Your instructions | Instruction for the entries that follow: retype exactly the lines from the line with "[researcher-annotated camera trap]" to the line with "common name: mouse", both included, and omit all others.

——

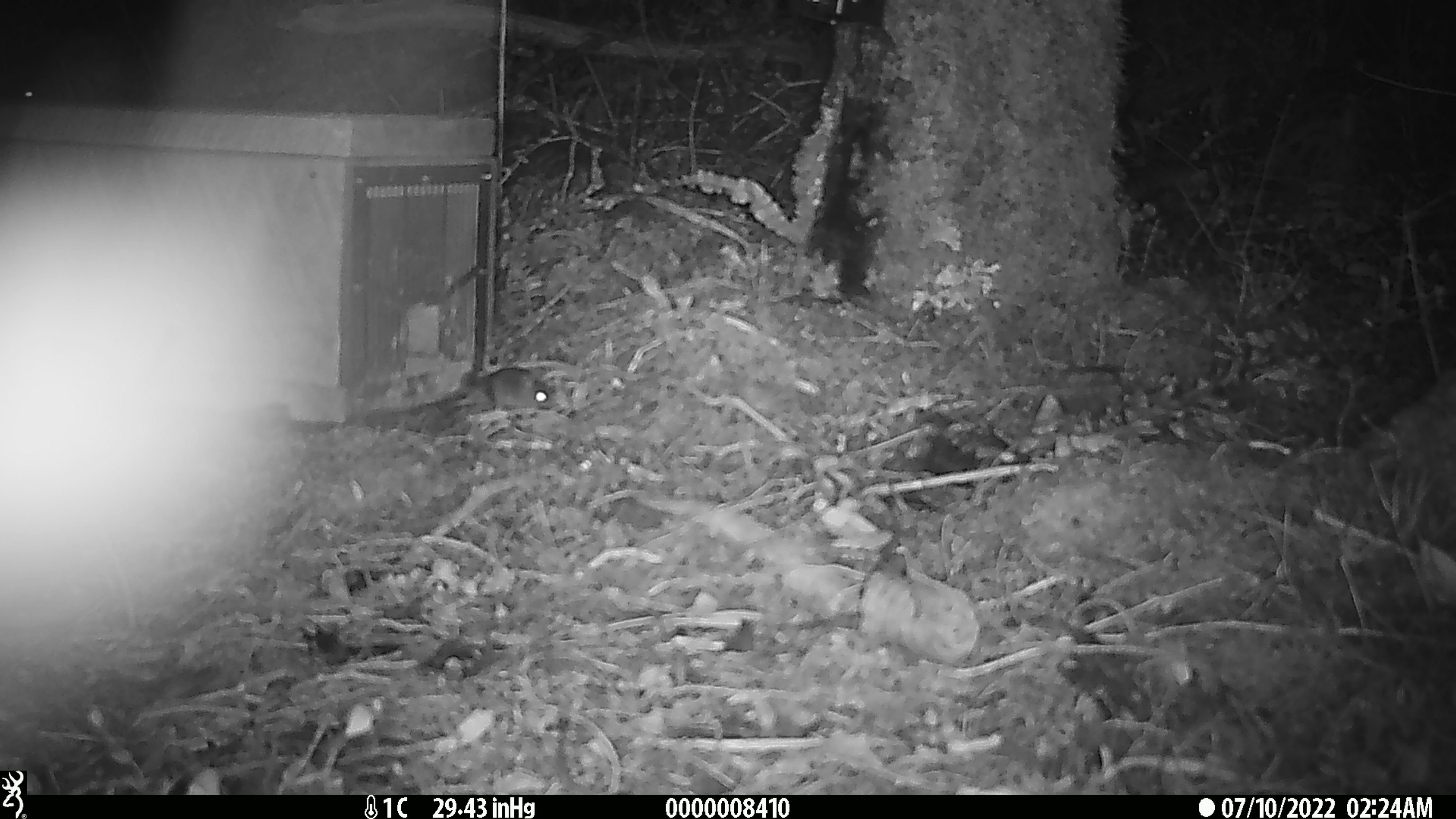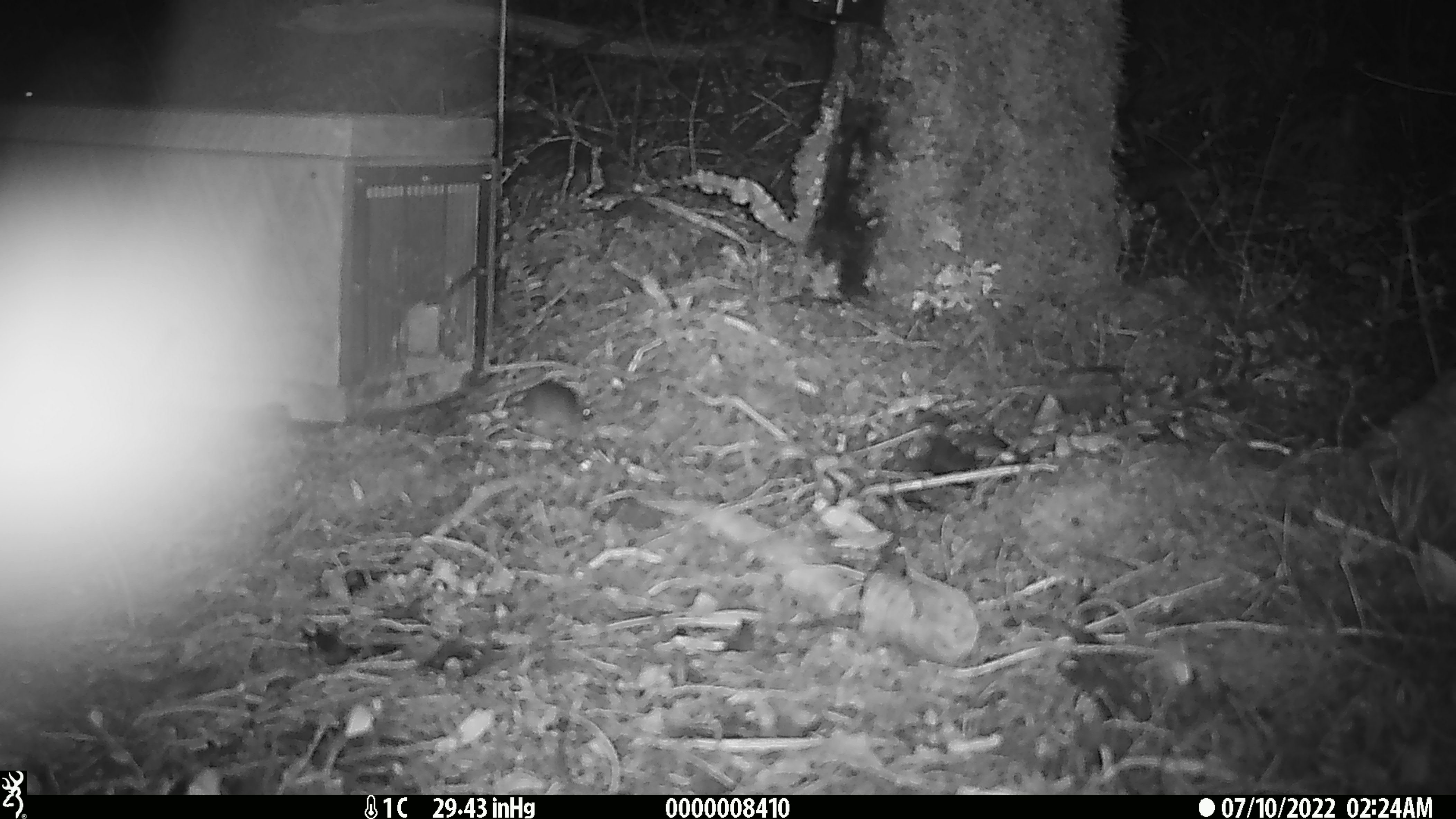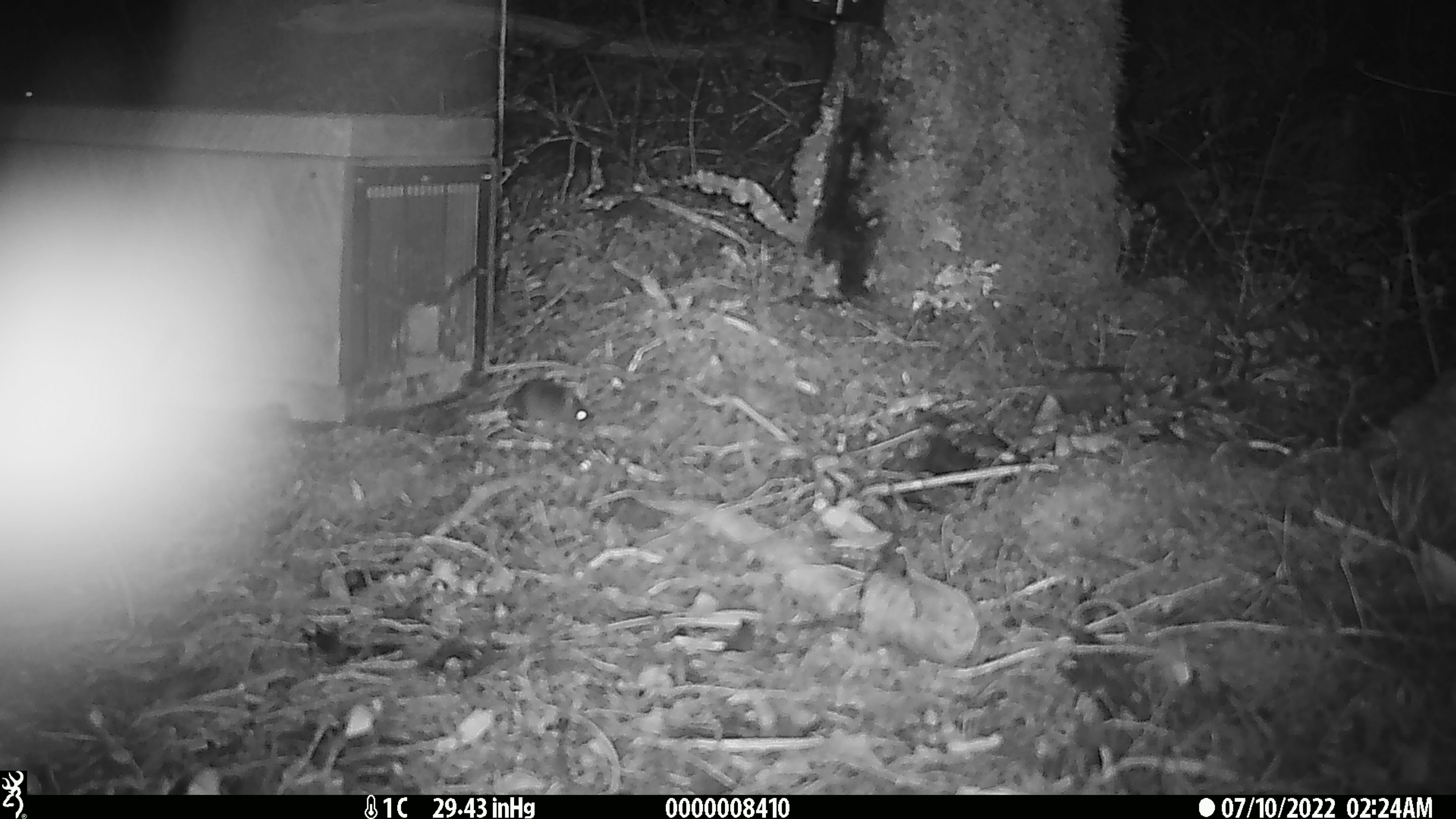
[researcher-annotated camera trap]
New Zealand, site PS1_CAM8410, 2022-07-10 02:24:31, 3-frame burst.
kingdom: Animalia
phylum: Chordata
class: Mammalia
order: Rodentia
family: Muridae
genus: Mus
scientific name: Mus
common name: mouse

——

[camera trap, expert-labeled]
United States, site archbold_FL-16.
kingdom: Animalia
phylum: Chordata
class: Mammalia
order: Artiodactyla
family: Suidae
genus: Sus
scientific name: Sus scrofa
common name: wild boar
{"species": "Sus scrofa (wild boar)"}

——

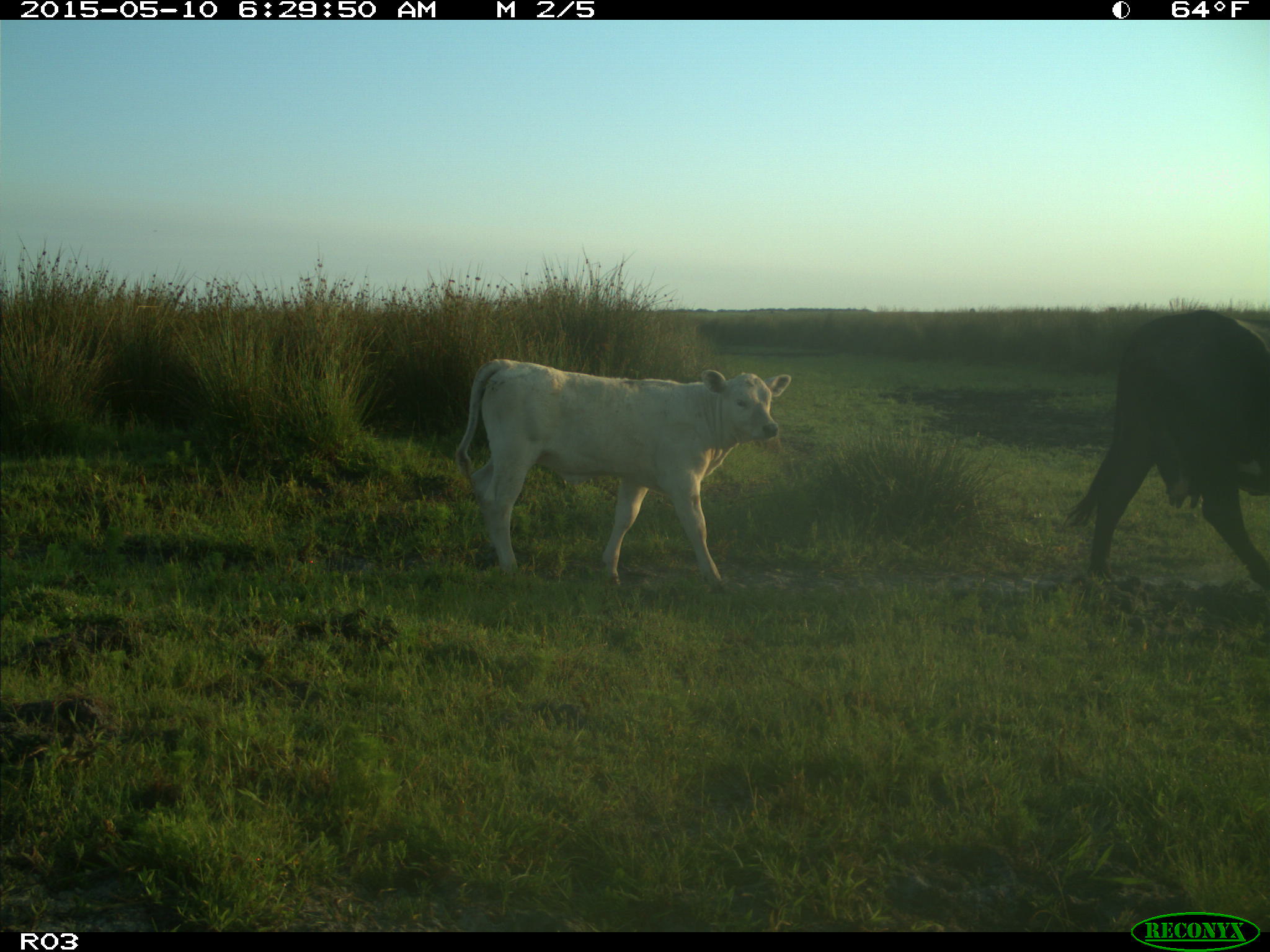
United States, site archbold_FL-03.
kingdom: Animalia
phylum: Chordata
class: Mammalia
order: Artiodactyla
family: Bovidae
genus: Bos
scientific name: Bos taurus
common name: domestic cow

——

Completed exercise |
[researcher-annotated camera trap]
New Zealand, site PS1_CAM8410, 2022-07-10 02:24:31, 3-frame burst.
kingdom: Animalia
phylum: Chordata
class: Mammalia
order: Rodentia
family: Muridae
genus: Mus
scientific name: Mus
common name: mouse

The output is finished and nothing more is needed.